◆ Text extract ◆
"""
Conduct an assets search before suing to ascertain what assets and income your subject has, and to make sure the assets will be available should you win a judgment. Do this assets search before taking possession of an asset - such as an automobile or a boat - with a lien against it, as you may be liable for the lien. If the person doesn't have anything, why waste your time and money in court? If you're not going to collect, why bother to go through the hassle of a court conflict to get a judgment?? Plus, you could lose on a technicality! Find out what you can attach and make stick, uncontested, once you have obtained the judgment.

WHAT ARE ASSETS?

Everything you own is an asset: stocks, bonds, houses, boats, money in banks, that new car with no lien on it. Your bedroom set, your living room furniture - all are assets. Personal assets are either "personal property" or "real property."? Real property assets include houses, condo's, lots, apartment buildings, or other commercial properties.

Tangible Personal Property

These are things like vehicles, equipment, inventory, phone systems, computers, bank accounts, stocks, bonds, paid-up insurance policies - items of value a person buys or comes into possession of by one means or another. Except for personal property that must be licensed, like vehicles and boats and airplanes, "ownership" of an item is usually determined by "possession." Proof of ownership may be a sales receipt, a canceled check or a bill of sale. Most everyone agrees: possession, especially long-term possession, is nine-tenths of the law.

Intangible Personal Property

Items such as patents, royalty agreements, promissory notes, contracts, accounts receivable, wages, or other income are considered Intangible Personal Property.

Real Property
Locate real estate and you may have something to attach. If your subject, the owner, has a homestead exemption on the house, you're not going to be able to touch it. However, if he owns the lot next door, or if he owns an apartment building, you can lay claim to those.

LOCATING ASSETS

Asset location has long been a valued resource for lenders, creditors, investors, and government entities. The largest creditor in the United States is the Internal Revenue Service. IRS auditors, field agents and CID agents locate assets to satisfy levies, liens, tax fraud and tax evasion matters. So does the Federal Depository Insurance Corporation, the Resolution Trust Corporation, the Small Business Administration, student loan authorities, bankruptcy trustees, and various states' departments of revenue.

Seasoned, professional skip-tracers start their investigation by compiling data about the subject's identity, relatives, employment, etc., while profiling the subject's financial status and character. This initial searching may also turn up loan or mortgage data.

National Death Index

First, check the death records to determine when he or she died and details of the death. If an estate was filed, it was likely filed where the individual passed away. Go to the county court house. Determine whether an estate was filed. If there is a will, it will be on file if the person requested his or her will be filed at the courthouse.
"""
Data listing
"""
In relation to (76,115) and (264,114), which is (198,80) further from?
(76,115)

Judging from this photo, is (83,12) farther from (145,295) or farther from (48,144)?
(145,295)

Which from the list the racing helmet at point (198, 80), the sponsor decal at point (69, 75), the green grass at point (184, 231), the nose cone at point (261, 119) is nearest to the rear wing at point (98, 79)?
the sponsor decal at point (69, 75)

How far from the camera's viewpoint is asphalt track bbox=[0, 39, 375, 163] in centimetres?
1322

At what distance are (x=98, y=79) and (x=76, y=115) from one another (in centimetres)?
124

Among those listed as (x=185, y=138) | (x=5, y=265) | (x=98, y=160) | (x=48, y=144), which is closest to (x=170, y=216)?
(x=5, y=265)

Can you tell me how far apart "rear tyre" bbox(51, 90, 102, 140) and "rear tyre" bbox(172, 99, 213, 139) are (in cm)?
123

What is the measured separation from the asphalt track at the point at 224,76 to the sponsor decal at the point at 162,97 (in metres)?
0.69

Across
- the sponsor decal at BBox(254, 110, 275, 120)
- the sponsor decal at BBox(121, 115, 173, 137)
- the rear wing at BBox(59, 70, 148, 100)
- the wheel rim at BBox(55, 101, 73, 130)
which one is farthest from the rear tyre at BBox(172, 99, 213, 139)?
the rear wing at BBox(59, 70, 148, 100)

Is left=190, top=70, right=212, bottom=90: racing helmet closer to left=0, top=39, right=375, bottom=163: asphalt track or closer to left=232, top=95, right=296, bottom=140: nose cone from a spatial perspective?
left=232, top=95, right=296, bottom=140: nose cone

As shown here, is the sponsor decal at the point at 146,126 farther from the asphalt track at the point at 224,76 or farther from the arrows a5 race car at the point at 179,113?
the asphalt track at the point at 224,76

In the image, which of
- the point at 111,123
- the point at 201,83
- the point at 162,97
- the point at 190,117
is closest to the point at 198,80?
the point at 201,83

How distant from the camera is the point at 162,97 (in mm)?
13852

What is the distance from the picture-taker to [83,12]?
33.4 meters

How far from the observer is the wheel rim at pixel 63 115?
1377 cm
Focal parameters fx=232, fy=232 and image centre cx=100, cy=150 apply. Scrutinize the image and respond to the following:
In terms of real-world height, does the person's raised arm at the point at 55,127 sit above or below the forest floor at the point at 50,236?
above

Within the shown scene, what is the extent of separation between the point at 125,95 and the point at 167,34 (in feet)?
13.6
"""
◆ Directions ◆
Reproduce the part of the text on asset searches from "Everything you own" to "other commercial properties.".

◆ Solution for this task ◆
Everything you own is an asset: stocks, bonds, houses, boats, money in banks, that new car with no lien on it. Your bedroom set, your living room furniture - all are assets. Personal assets are either "personal property" or "real property."? Real property assets include houses, condo's, lots, apartment buildings, or other commercial properties.